EXERCÍCIO PROPOSTO >>
Segundo o trecho sobre La Rochefoucauld, com que idade François se casou com Andrée de Vivonne?

TRECHO DO TEXTO >>
#####
Espíritos corrompidos
Como não poderia deixar de ser, porém, é um equívoco enquadrar La Rochefoucauld como pensador jansenista. Conta-se nos dedos de uma mão as vezes em que lemos algo sobre Deus ou a Providência no decorrer do livro. No prefácio à quinta edição, de 1678, o autor explica que as Máximas se dirigem somente àqueles espíritos corrompidos, não contemplados pela graça, ao mesmo tempo em que menciona a excelente resposta obtida junto aos leitores. Será esse reconhecimento um ato de cinismo? É difícil dizer. Pode-se conjeturar, ao mesmo tempo, que a visão radicalmente pessimista das Reflexões é menos o produto de uma vida em um ambiente impregnado pelo espírito de uma antropologia da impotência, do que o resultado das experiências de um calejado homem de ação, comprometido com jogos de poder. Pois La Rochefoucauld não foi um acadêmico, tampouco um clérigo. Nascido em 1613 em uma família aristocrática, François casou-se aos 14 anos com Andrée de Vivonne, com quem teria oito filhos. Aos 15 anos participou da campanha militar francesa contra a Espanha; em 1635, contra a Holanda. Por cinco anos manteve uma amante, a duquesa de Longueville, prima do rei. Em 1650, com a morte do pai, torna-se Duque de La Rochefoucauld, após um período que viu a progressiva perda de poder da aristocracia e sua concentração nas mãos do rei. Insatisfeito com tais desdobramentos, envolve-se em conspirações contra o trono; é enviado à Bastilha e depois exilado. Na guerra civil da Fronde, luta contra as forças de Luís XIV e seu ministro Mazarin. Em duas oportunidades é gravemente ferido em combate. Em 1652 o Rei perdoa os rebeldes, e La Rochefoucauld se retrai da vida pública do país; daí para frente frequentará os salões literários com gente como Jacques Esprit e a Madame de Sablé, que tinha fortes conexões com a comunidade jansenista. Esses serão os primeiros leitores das Reflexões, que ele começa a preparar provavelmente no fim da década de 1650, e que expandirá até o fim da vida.
#####
LINHAS >>
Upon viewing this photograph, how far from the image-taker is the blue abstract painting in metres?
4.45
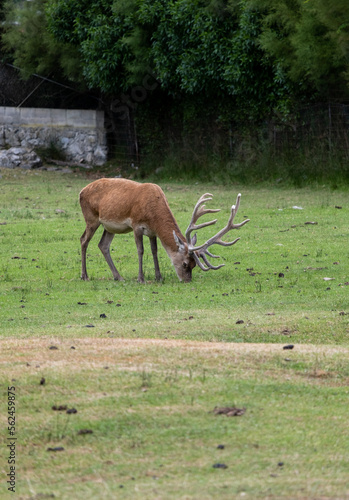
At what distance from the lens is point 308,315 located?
27.7 ft

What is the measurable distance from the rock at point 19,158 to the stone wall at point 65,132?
591 millimetres

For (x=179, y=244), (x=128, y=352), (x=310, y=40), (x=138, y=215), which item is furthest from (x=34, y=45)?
(x=128, y=352)

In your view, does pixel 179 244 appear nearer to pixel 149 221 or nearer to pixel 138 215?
pixel 149 221

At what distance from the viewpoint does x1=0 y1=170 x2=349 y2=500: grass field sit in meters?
4.05

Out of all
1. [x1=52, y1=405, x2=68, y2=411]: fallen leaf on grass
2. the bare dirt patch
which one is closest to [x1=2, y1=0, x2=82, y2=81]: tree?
the bare dirt patch

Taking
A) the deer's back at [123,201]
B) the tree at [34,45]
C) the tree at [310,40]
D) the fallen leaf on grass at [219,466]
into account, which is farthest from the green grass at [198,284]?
the tree at [34,45]

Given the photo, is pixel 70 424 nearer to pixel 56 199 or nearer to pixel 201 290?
pixel 201 290

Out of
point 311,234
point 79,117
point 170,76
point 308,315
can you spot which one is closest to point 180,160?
point 170,76

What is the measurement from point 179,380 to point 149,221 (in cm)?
576

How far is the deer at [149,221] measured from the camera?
1082 centimetres

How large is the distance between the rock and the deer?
17093mm

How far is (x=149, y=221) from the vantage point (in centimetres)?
1101

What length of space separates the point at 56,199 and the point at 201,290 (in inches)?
438

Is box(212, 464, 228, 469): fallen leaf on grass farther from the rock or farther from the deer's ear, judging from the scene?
the rock
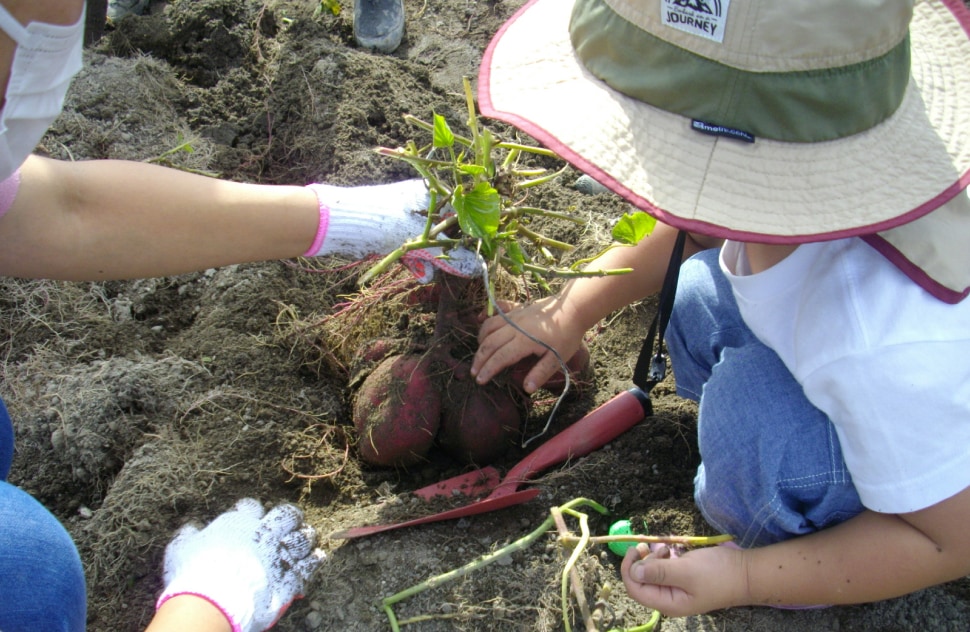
#####
RESPOSTA DA TAREFA >>
Aos 14 anos.